Dutch retailer Royal Ahold has today (1 December) posted third quarter profits of EUR207m (US$272m), up from a net loss of EUR241m in the same period of last year, when the company was hit by a EUR585m class action settlement linked to an accounting scandal at its US Foodservice unit.

Net sales edged up 0.7% from last year's results to EUR10.3bn.

Ahold operates several European grocery chains, including its flagship supermarket Albert Heijn, along with a number of supermarkets in the US, including Stop & Shop, Giant-Landover, Tops and Giant-Carlisle.

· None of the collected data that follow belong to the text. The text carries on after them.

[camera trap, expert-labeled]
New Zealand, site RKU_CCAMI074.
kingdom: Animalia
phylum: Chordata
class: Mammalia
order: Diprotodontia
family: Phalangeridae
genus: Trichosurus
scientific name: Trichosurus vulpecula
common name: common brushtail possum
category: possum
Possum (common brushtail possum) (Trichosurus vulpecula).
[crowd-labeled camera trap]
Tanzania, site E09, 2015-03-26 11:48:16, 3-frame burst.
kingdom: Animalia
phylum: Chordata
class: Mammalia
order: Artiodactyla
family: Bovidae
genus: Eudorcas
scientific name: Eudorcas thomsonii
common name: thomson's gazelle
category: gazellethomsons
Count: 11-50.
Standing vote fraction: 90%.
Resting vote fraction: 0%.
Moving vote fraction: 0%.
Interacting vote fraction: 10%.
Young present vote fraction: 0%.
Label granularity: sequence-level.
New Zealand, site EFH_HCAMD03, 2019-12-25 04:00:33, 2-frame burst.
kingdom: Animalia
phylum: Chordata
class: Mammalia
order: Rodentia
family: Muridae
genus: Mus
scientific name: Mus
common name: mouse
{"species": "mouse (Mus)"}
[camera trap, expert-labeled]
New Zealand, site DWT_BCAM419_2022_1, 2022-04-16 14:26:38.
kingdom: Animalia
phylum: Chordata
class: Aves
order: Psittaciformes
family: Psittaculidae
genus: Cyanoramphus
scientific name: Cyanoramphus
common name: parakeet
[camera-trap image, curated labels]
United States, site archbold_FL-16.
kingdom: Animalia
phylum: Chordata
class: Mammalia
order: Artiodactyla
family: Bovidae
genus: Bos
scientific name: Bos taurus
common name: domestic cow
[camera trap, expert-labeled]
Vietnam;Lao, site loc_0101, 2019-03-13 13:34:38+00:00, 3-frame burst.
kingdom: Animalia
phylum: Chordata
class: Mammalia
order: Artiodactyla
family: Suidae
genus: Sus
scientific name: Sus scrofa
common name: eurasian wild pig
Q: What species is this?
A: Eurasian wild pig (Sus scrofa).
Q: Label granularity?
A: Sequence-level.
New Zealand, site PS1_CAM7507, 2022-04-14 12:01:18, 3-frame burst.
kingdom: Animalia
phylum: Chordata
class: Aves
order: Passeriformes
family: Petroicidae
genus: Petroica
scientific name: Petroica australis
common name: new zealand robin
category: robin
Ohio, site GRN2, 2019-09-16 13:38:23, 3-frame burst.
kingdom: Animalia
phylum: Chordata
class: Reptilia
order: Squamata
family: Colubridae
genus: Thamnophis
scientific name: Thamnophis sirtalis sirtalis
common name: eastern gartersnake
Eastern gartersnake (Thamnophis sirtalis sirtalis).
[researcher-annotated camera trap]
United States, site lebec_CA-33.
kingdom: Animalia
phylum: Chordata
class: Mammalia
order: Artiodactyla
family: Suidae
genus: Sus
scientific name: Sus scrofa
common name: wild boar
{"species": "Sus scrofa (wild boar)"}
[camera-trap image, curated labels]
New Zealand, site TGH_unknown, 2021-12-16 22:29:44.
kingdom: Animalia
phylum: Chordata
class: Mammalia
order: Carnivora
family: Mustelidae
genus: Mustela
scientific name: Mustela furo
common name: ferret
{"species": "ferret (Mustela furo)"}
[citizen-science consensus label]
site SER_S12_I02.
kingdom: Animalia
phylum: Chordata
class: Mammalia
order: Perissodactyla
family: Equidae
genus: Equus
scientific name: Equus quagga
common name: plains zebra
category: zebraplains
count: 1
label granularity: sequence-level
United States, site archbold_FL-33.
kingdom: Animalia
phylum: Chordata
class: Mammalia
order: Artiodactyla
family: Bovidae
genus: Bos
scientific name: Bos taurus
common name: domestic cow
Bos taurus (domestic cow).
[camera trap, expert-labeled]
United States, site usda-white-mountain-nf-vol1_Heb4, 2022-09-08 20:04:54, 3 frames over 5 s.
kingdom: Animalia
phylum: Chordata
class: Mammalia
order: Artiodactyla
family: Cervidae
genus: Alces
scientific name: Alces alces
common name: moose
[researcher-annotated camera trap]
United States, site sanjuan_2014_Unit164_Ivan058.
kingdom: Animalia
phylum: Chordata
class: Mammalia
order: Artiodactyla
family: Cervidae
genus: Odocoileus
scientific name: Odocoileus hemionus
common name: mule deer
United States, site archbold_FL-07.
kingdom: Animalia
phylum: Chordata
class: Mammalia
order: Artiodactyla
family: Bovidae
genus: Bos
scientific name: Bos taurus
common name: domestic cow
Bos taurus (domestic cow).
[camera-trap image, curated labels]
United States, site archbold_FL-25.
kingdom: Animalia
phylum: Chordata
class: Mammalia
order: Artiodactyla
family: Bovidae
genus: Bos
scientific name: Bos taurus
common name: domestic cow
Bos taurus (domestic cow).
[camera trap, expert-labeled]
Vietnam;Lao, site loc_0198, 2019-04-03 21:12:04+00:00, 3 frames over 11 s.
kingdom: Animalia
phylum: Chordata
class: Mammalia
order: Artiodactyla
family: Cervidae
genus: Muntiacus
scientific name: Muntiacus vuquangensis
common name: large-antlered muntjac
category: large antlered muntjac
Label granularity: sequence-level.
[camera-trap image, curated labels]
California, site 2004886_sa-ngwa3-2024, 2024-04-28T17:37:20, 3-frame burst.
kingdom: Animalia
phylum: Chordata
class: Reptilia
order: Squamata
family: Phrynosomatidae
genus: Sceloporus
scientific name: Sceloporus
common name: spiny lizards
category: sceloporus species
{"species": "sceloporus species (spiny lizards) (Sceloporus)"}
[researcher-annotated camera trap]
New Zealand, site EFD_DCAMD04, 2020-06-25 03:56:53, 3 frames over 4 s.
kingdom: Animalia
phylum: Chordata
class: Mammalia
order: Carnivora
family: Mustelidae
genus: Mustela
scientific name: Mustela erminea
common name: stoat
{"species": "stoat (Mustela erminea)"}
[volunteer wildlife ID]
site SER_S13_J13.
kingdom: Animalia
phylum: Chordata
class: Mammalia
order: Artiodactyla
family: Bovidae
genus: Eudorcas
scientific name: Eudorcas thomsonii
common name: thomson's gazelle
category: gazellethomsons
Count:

Despite the return to profitability, Ahold said intensifying competition and a weaker economy was hitting its margins in the US. The retailer warned of a tough fourth quarter ahead, with these conditions expected to continue putting pressure on margins. The Stop & Shop and Giant-Landover operating margin fell from 5.3% to 4.4%, the retailer said.

"As we anticipated, the third quarter was more challenging than the second quarter for US retail, reflecting increased competitor activity and weaker economic conditions, leading to margin pressure," Ahold CEO Anders Moberg said in a statement. "We expect the fourth quarter to be equally challenging."

Earlier last month, Ahold unveiled plans to sell its US Foodservice unit and its Tops stores in New York and Pennsylvania. The company also intends to divest from its retail activities in Poland, Slovakia and Portugal, signalling a return to its core US and European retail businesses.